■ WORK INSTRUCTIONS: Copy exactly. Begin at the line containing "1996 Mercedes-Benz S" and stop at the last line of the entries, omitting any pictures.

Caption-style text data:
++++++

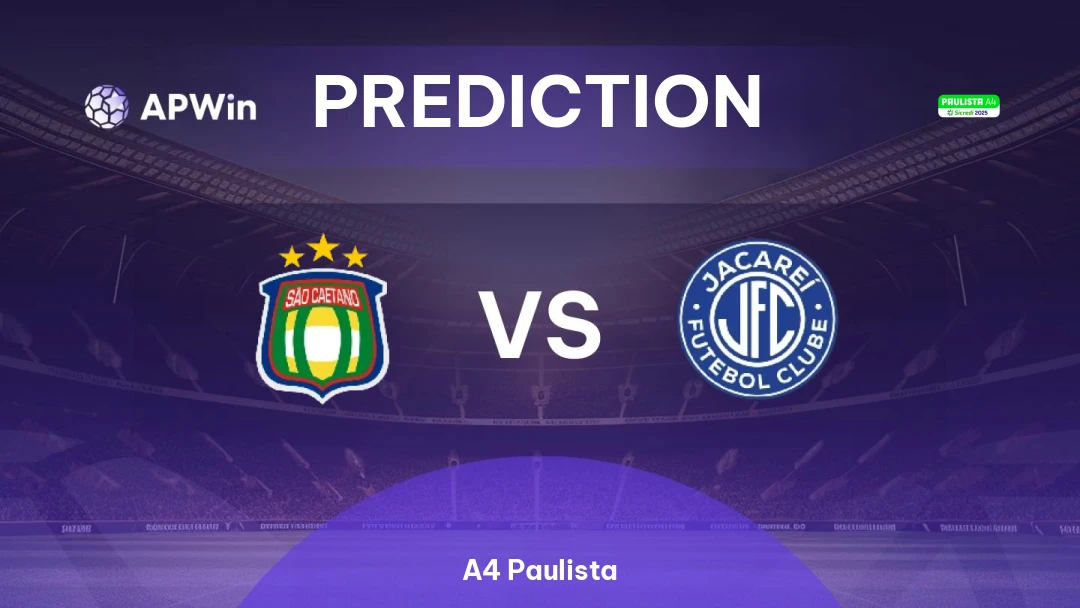 São Caetano vs Jacareí Thumbnail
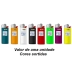 ISQUEIRO BIC TRADICIONAL MINI
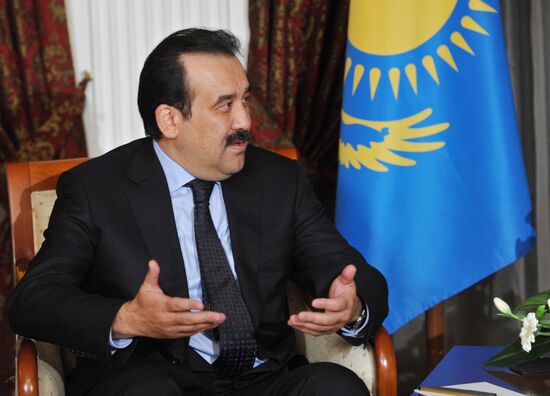 Prime Minister of Kazakhstan Karim Masimov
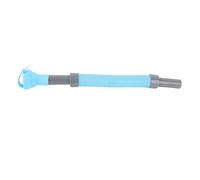 Naroote Camping Bucket Filling Hose, Camping Bucket Water Inlet Tube Comfortably 3.3 Feet with Funnel for Hiking (Blue)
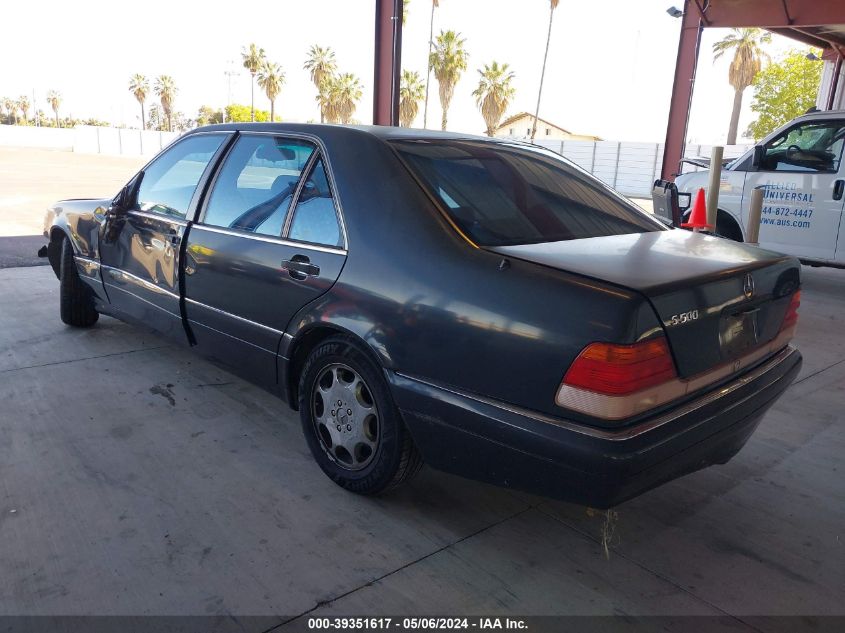 1996 Mercedes-Benz S 320 VIN: WDBGA33E5TA302806 Lot: 39351617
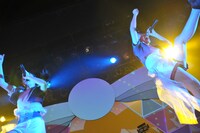 amiinA last one man live「Avalonia 〜beyond the clouds〜」の様子。（撮影：シガテルミ）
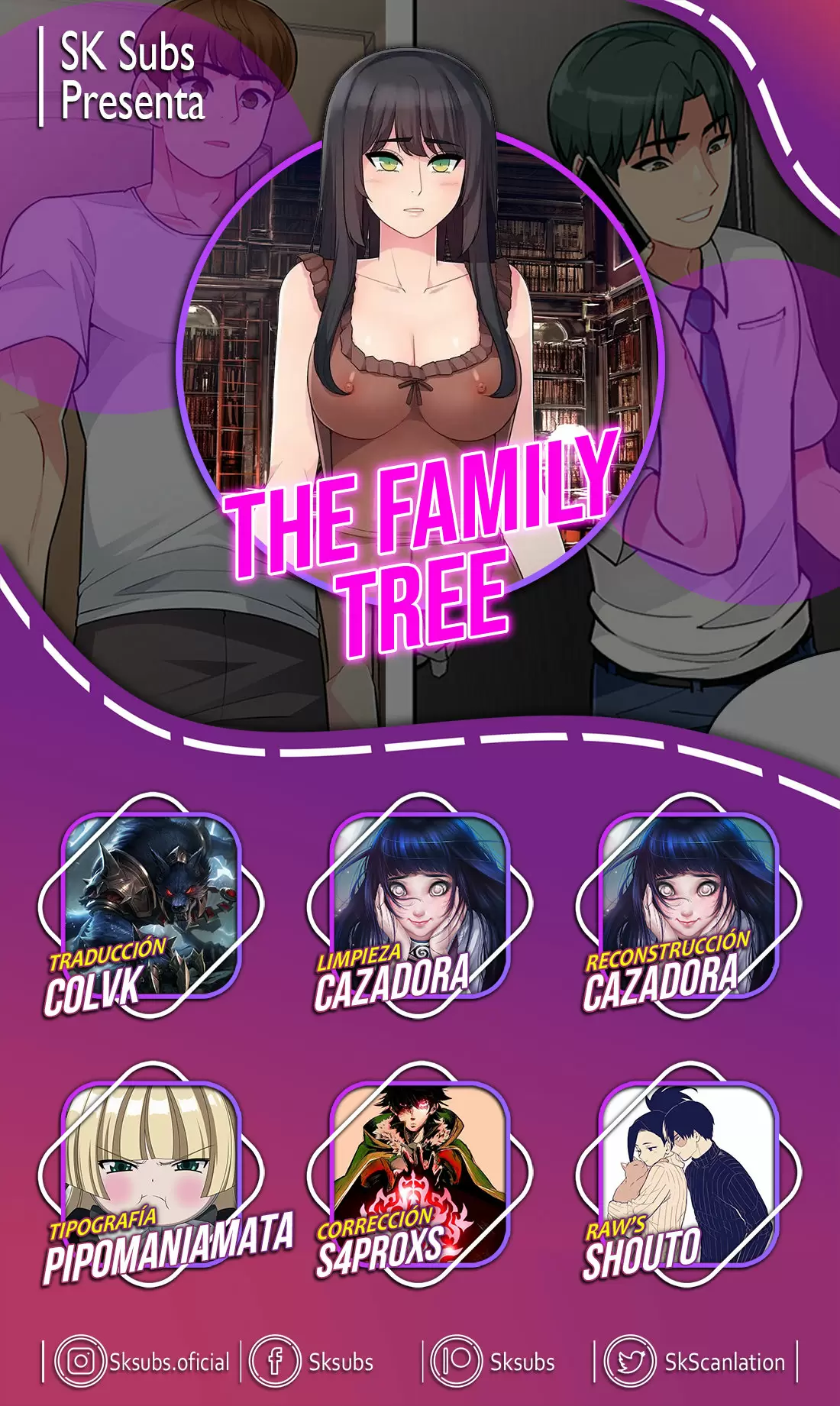 The Family Tree Capítulo 37 - Page 1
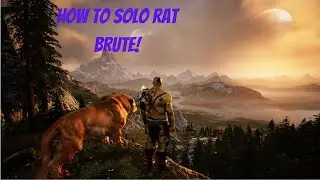 Mortal Online 2 Solo Rat Brute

++++++

■ TASK OUTPUT:
 1996 Mercedes-Benz S 320 VIN: WDBGA33E5TA302806 Lot: 39351617
 amiinA last one man live「Avalonia 〜beyond the clouds〜」の様子。（撮影：シガテルミ）
 The Family Tree Capítulo 37 - Page 1
 Mortal Online 2 Solo Rat Brute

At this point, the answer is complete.